• [Passage shown]
- Audio Cassette Cover
- Directed by: Samir Ganguly
- Written by: Anand Dutta Sneh Dutta (story idea)
- Produced by: Subodh Mukherjee
- Starring: Shashi Kapoor Zeenat Aman Ranjeet Narendra Nath Helen
- Cinematography: N.V. Srinivas
- Edited by: V.K. Naik
- Music by: Ravindra Jain Sachin Dev Burman
- Release date: 1976;
- Country: India
- Language: Hindi

= Deewaangee =

Deewaangee is a 1976 Hindi crime drama film produced by Subodh Mukherjee and directed by Samir Ganguly, the film stars Shashi Kapoor, Zeenat Aman, Ranjeet, Narendra Nath and Helen. The film's music is composed by Ravindra Jain and Sachin Dev Burman and the lyrics by Anand Bakshi, Ravindra Jain and Naqsh Lyallpuri.

• [Data items]
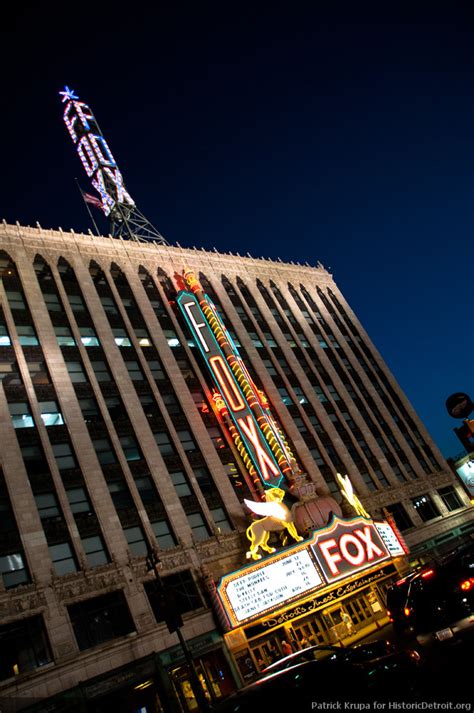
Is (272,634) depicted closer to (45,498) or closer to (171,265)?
(45,498)

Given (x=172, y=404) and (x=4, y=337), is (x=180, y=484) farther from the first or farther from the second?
(x=4, y=337)

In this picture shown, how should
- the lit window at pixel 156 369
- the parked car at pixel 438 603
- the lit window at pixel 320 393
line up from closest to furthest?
the parked car at pixel 438 603 → the lit window at pixel 156 369 → the lit window at pixel 320 393

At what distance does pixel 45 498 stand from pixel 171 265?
26115 mm

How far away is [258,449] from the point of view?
33.7 meters

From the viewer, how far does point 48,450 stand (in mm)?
28688

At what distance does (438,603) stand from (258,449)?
20.4 meters

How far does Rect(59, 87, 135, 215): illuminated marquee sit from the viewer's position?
2000 inches

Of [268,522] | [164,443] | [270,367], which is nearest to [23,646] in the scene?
[164,443]

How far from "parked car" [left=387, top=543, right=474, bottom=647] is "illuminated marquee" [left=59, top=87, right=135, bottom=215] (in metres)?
46.0

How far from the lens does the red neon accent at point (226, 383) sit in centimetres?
3538

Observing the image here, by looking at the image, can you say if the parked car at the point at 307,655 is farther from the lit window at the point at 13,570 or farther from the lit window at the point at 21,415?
the lit window at the point at 21,415

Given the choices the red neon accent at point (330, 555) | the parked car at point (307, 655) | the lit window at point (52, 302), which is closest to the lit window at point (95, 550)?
the red neon accent at point (330, 555)

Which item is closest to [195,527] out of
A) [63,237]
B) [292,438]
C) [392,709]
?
[292,438]

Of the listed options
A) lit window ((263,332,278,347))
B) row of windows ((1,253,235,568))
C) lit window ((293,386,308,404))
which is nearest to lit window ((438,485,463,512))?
lit window ((293,386,308,404))
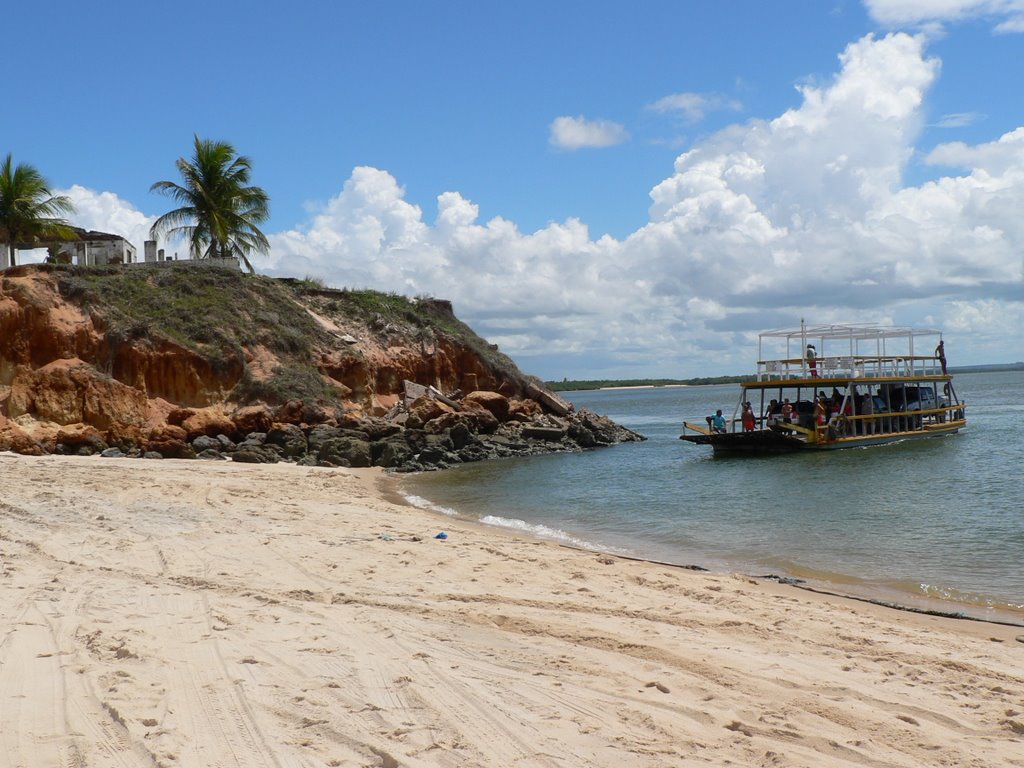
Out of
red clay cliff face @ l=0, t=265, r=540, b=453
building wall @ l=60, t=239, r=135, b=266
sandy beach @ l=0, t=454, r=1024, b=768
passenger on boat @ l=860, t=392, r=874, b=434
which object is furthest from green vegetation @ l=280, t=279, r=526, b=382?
sandy beach @ l=0, t=454, r=1024, b=768

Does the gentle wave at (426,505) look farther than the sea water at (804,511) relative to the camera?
Yes

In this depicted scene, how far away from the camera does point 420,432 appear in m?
31.6

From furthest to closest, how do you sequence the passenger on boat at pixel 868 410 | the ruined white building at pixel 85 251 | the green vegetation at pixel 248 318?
1. the ruined white building at pixel 85 251
2. the passenger on boat at pixel 868 410
3. the green vegetation at pixel 248 318

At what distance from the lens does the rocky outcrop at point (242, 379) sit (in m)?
27.7

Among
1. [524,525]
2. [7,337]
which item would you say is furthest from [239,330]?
[524,525]

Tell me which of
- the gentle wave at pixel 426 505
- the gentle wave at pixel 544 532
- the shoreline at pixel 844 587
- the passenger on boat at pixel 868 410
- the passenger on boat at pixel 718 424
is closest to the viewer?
the shoreline at pixel 844 587

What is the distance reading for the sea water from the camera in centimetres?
1211

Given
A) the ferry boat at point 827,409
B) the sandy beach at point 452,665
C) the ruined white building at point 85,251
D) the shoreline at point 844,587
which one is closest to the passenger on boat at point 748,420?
the ferry boat at point 827,409

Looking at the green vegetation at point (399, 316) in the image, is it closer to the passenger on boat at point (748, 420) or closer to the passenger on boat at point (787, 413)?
the passenger on boat at point (748, 420)

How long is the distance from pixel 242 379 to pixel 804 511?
67.3 ft

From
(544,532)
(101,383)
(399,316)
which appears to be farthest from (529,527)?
(399,316)

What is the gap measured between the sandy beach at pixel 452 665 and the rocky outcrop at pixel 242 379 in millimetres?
17411

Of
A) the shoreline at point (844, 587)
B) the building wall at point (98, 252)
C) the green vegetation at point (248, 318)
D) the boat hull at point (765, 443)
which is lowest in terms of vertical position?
the shoreline at point (844, 587)

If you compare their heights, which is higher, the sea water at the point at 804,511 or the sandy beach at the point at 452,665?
the sandy beach at the point at 452,665
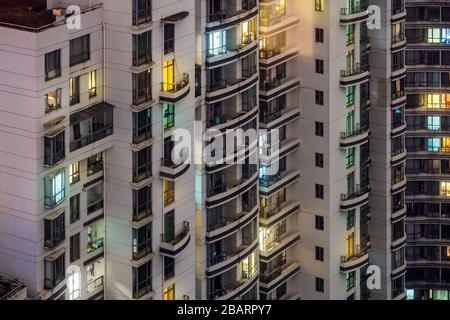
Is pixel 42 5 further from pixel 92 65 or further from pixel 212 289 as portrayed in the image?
pixel 212 289

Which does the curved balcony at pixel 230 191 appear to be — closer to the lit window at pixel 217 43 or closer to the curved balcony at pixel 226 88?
the curved balcony at pixel 226 88

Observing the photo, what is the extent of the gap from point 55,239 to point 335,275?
3583 centimetres

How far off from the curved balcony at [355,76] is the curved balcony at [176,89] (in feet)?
71.9

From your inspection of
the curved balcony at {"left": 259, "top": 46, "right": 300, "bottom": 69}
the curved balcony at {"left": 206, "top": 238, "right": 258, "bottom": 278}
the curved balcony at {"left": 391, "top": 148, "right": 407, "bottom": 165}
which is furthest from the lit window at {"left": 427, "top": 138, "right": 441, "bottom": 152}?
the curved balcony at {"left": 206, "top": 238, "right": 258, "bottom": 278}

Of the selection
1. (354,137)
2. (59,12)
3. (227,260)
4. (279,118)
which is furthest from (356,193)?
(59,12)

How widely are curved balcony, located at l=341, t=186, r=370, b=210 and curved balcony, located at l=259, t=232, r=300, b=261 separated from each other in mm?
4609

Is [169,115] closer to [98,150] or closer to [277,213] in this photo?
[98,150]

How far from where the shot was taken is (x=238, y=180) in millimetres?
124312

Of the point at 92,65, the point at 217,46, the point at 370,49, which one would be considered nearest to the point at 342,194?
the point at 370,49

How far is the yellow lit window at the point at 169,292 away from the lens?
383 feet

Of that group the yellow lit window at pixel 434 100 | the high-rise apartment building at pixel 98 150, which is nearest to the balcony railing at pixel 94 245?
the high-rise apartment building at pixel 98 150

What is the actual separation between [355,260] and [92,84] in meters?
36.3

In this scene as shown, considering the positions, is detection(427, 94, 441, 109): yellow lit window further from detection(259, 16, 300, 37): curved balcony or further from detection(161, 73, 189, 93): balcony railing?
detection(161, 73, 189, 93): balcony railing

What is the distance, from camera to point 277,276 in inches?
5271
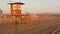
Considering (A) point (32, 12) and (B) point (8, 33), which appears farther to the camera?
(A) point (32, 12)

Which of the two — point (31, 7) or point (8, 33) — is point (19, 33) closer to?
point (8, 33)

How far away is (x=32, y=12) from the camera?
331cm

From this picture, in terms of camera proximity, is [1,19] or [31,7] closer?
[1,19]

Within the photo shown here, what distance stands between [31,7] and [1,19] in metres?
0.62

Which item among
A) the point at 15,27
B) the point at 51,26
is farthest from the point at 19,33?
the point at 51,26

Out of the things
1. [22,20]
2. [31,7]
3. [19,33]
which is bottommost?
[19,33]

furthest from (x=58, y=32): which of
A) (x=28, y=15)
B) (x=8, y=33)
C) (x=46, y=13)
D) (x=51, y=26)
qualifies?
(x=8, y=33)

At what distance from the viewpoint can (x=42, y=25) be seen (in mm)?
3246

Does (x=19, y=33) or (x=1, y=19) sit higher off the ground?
(x=1, y=19)

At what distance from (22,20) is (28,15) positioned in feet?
0.48

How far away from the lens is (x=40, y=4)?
3363 mm

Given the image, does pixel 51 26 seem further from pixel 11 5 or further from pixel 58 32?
pixel 11 5

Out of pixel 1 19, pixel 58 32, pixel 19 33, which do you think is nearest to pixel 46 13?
pixel 58 32

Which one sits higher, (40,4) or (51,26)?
(40,4)
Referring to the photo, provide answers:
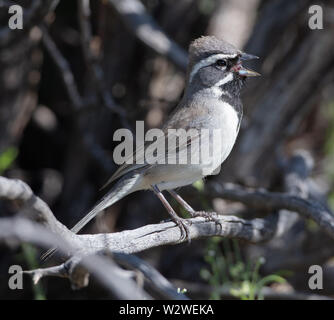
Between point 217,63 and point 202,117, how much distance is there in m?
0.47

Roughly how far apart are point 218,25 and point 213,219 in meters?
3.34

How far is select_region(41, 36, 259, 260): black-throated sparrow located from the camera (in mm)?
4535

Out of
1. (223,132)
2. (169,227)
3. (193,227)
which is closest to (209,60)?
(223,132)

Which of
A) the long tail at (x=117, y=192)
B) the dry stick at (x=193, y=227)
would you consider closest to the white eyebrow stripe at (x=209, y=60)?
the long tail at (x=117, y=192)

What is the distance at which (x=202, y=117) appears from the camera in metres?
4.70

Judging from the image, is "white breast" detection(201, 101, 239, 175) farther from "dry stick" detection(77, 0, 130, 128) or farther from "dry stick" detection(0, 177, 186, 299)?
"dry stick" detection(0, 177, 186, 299)

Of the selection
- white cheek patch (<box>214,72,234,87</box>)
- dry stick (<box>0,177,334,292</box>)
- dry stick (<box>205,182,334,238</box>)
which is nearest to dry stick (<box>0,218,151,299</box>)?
dry stick (<box>0,177,334,292</box>)

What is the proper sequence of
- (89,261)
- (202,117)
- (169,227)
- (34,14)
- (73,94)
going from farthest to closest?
1. (73,94)
2. (34,14)
3. (202,117)
4. (169,227)
5. (89,261)

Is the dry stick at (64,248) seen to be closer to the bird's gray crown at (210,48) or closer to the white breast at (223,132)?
the white breast at (223,132)

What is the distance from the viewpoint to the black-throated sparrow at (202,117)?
454 centimetres

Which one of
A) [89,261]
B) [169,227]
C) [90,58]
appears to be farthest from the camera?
[90,58]

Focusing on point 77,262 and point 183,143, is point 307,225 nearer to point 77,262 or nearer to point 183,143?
point 183,143

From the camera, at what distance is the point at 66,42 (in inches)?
275

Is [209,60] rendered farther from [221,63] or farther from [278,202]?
[278,202]
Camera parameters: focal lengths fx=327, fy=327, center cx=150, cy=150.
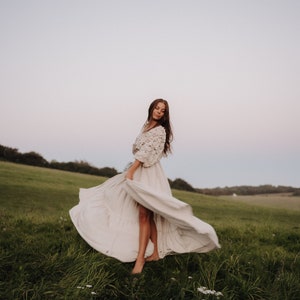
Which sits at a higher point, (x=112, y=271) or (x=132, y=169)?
(x=132, y=169)

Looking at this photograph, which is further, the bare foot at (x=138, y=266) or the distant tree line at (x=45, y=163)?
the distant tree line at (x=45, y=163)

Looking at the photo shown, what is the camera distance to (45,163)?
2239 centimetres

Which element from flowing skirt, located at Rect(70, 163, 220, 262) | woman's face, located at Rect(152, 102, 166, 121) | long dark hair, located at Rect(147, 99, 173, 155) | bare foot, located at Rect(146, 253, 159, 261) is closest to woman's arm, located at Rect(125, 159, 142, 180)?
flowing skirt, located at Rect(70, 163, 220, 262)

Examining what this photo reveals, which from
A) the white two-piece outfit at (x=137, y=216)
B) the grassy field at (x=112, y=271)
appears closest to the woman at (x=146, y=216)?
the white two-piece outfit at (x=137, y=216)

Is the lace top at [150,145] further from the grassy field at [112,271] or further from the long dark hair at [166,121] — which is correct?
the grassy field at [112,271]

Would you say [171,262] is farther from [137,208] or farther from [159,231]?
[137,208]

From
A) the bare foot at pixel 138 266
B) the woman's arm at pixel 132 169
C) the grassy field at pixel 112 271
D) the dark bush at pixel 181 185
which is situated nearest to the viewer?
the grassy field at pixel 112 271

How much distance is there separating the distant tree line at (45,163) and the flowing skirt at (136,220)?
16378 millimetres

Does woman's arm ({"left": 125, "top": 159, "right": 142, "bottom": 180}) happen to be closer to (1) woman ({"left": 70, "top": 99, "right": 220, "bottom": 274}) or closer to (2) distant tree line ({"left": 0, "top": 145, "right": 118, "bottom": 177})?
(1) woman ({"left": 70, "top": 99, "right": 220, "bottom": 274})

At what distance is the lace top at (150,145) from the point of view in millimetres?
4930

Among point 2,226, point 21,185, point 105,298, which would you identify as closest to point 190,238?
point 105,298

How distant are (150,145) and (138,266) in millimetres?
1786

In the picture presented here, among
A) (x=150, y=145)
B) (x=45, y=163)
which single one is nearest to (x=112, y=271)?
(x=150, y=145)

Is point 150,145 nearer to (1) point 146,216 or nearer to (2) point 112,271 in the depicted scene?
(1) point 146,216
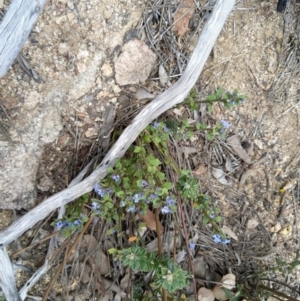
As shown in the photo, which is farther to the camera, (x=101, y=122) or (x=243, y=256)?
(x=243, y=256)

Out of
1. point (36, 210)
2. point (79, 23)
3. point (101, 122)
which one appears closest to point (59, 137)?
point (101, 122)

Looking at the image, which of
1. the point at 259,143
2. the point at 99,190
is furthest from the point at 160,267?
the point at 259,143

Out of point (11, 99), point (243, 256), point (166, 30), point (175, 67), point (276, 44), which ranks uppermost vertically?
point (11, 99)

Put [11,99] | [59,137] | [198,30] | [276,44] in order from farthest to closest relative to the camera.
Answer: [276,44] < [198,30] < [59,137] < [11,99]

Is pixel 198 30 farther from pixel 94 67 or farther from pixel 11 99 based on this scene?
pixel 11 99

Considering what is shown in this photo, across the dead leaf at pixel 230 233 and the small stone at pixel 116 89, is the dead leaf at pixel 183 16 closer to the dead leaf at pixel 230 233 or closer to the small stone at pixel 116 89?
the small stone at pixel 116 89

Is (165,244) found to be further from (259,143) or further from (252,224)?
(259,143)
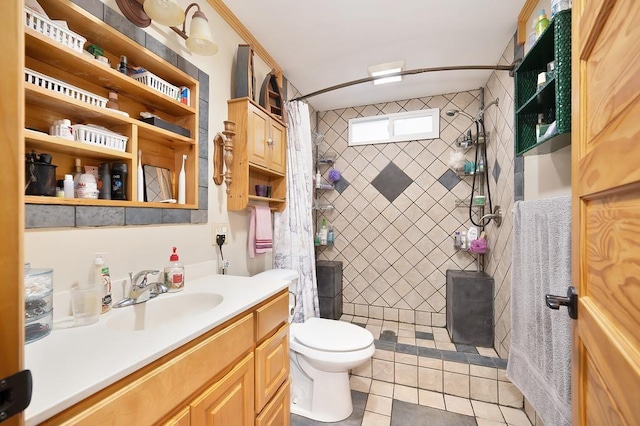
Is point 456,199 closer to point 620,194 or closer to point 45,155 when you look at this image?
point 620,194

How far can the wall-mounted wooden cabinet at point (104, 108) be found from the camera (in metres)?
0.87

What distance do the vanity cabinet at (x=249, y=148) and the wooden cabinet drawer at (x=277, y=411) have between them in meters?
1.01

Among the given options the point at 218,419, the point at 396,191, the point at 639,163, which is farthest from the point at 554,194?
the point at 218,419

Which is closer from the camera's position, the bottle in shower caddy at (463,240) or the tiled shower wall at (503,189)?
the tiled shower wall at (503,189)

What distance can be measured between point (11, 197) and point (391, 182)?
8.96 ft

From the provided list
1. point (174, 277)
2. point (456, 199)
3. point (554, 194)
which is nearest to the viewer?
point (174, 277)

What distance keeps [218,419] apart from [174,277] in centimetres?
61

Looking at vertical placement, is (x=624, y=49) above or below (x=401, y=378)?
above

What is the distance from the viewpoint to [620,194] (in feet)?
1.61

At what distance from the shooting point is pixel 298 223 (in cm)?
220

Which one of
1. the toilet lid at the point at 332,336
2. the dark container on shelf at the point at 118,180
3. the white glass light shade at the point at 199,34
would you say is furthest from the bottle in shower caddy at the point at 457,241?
the dark container on shelf at the point at 118,180

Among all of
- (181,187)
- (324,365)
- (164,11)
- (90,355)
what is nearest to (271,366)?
(324,365)

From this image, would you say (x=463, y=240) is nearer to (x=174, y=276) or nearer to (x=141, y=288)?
(x=174, y=276)

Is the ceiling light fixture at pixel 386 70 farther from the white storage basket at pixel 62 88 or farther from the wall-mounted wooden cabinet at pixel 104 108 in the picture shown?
the white storage basket at pixel 62 88
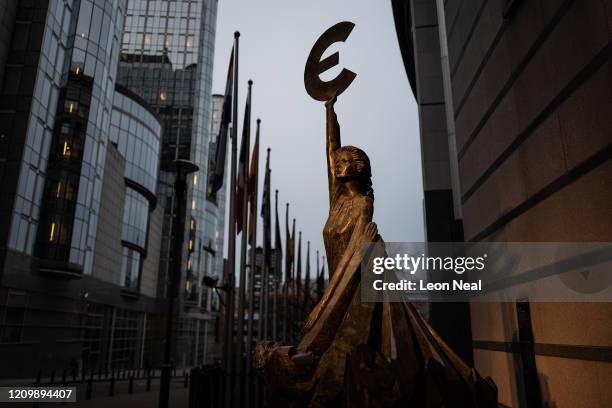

• [Given request A]
According to the Deewaangee article, who wrote the lyrics for the film's music?
• [Given request B]
Update the stretch of the Deewaangee article from "Deewaangee is a" through "and Naqsh Lyallpuri." so that "action drama" replaces "crime drama".

• [Complete output A]
Anand Bakshi, Ravindra Jain and Naqsh Lyallpuri

• [Complete output B]
Deewaangee is a 1976 Hindi action drama film produced by Subodh Mukherjee and directed by Samir Ganguly, the film stars Shashi Kapoor, Zeenat Aman, Ranjeet, Narendra Nath and Helen. The film's music is composed by Ravindra Jain and Sachin Dev Burman and the lyrics by Anand Bakshi, Ravindra Jain and Naqsh Lyallpuri.